After all, Ottawa and the provinces have increased taxes on businesses investment by almost a tenth since 2012. Regulations have slowed down investment, not just in the resource sector but also in building infrastructure including urban developments (Canada takes far too long compared to most countries to grant building permits and sign contracts, as pointed out by the World Bank).

And governments seem ready to squander our resource wealth by throttling the energy industry with regulatory processes leading to billions of dollars in losses. Pipelines can’t get built. Neither can LNG plants. Unlike Canada, which continues to see falling investment in mining and energy, investment is leaping in other countries especially in the United States.

With the election of Donald Trump in November 2016, the U.S. has adopted several policies making it very attractive for businesses to invest in the economy. The sharp decline in corporate taxes has brought the tax burden on investment below Canada’s, eliminating our two-decade effort to build a substantial business tax advantage. The U.S. tax reform has brought in new provisions that provide little incentive for American companies to locate R&D and sales forces in Canada—and little incentive for Canadian companies to keep these jobs here.

With Trump’s predilection to impose import duties—the latest being tariffs on steel and aluminum that hurt Canada—and possibly pull the rug out from under NAFTA, we can see that our access to the U.S. market, a fifth of world GDP, becomes more precarious.
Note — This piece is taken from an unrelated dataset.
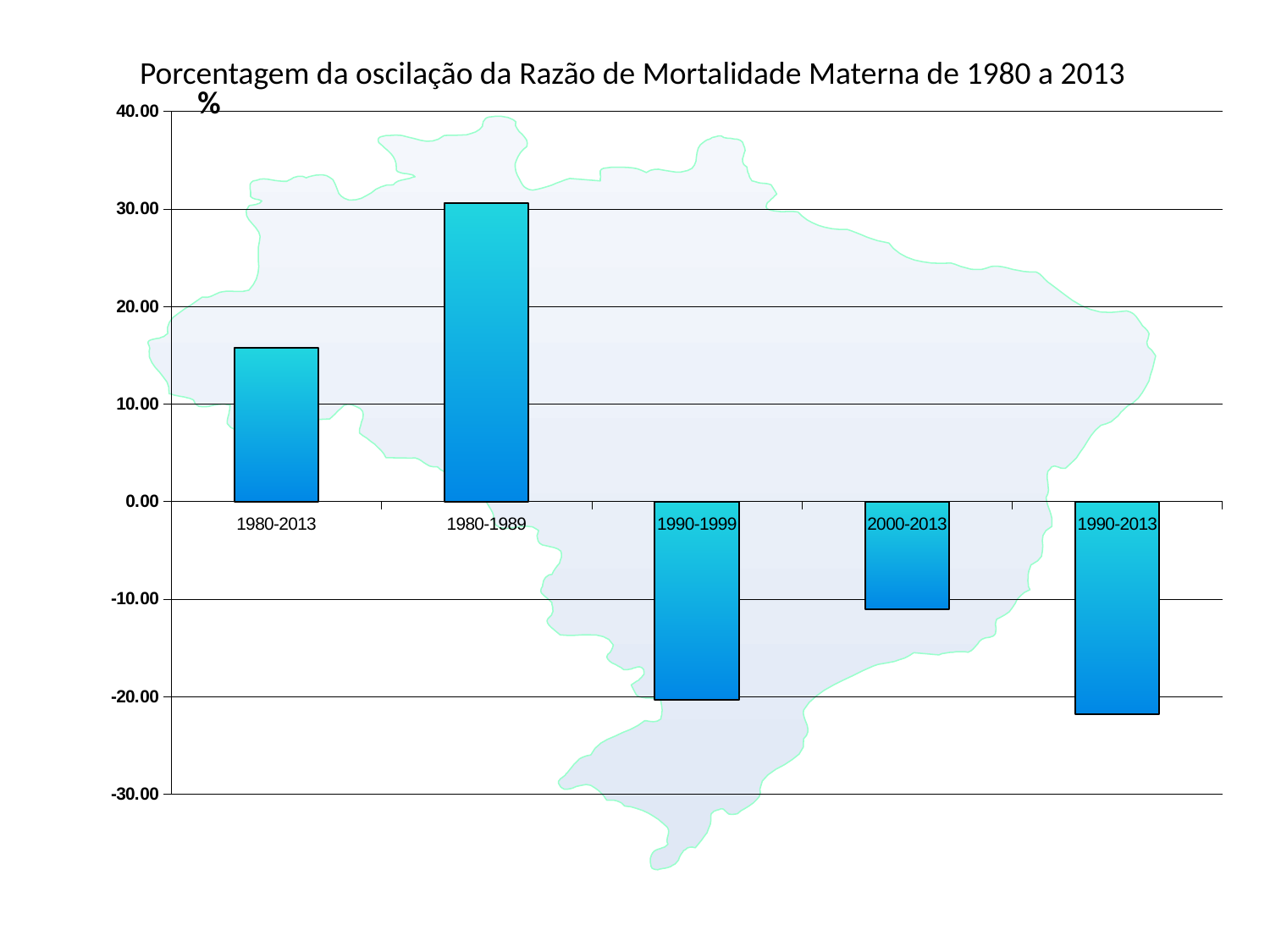
Which is larger, the value for 2000-2013 or the value for 1990-1999? 2000-2013 Is the value for 1990-1999 greater or less than -10.00? less What kind of chart is shown on the slide? bar chart Is the value for 1980-1989 greater or less than 20.00? greater Is the value for 1980-2013 greater or less than 10.00? greater How many periods (categories) are plotted on the chart? 5 Which period has the highest value on the chart? 1980-1989 What is the title of the chart? Porcentagem da oscilação da Razão de Mortalidade Materna de 1980 a 2013 Which is larger, the value for 1980-2013 or the value for 1980-1989? 1980-1989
Any business with a choice between a market of 350 million and 35 million people will clearly choose the former for their investments.

So, what did the federal government do to alleviate these competitive threats in the budget? Nothing. In fact, it did not even recognize them.

It maintained its past posture of hiking taxes on mobile labour and capital to fund a sprinkling of revenues over the Canadian landscape. No plan to counter Canada’s sinking competitiveness.

The government seems to believe that only way to grow Canada is through business subsidies and public investment. Business subsidies have their unfailingly poor record as governments have difficulty picking winners from losers but losers are pretty good at picking governments. Public investment is a good idea but to pay for it, one needs tax dollars generated by the private sector.

With a surging U.S. economy—that will at least help Canada with some export growth—and difficult-to-manage trade relations with the United States, it is no surprise that the business sector gives thumbs down to this budget. But so should all Canadians. We all like a good standard of living and secure jobs—this budget puts the Canadian dream at peril but failing to address prospects for long term growth.

Jack Mintz is President’s Fellow at the University of Calgary’s School of Public Policy.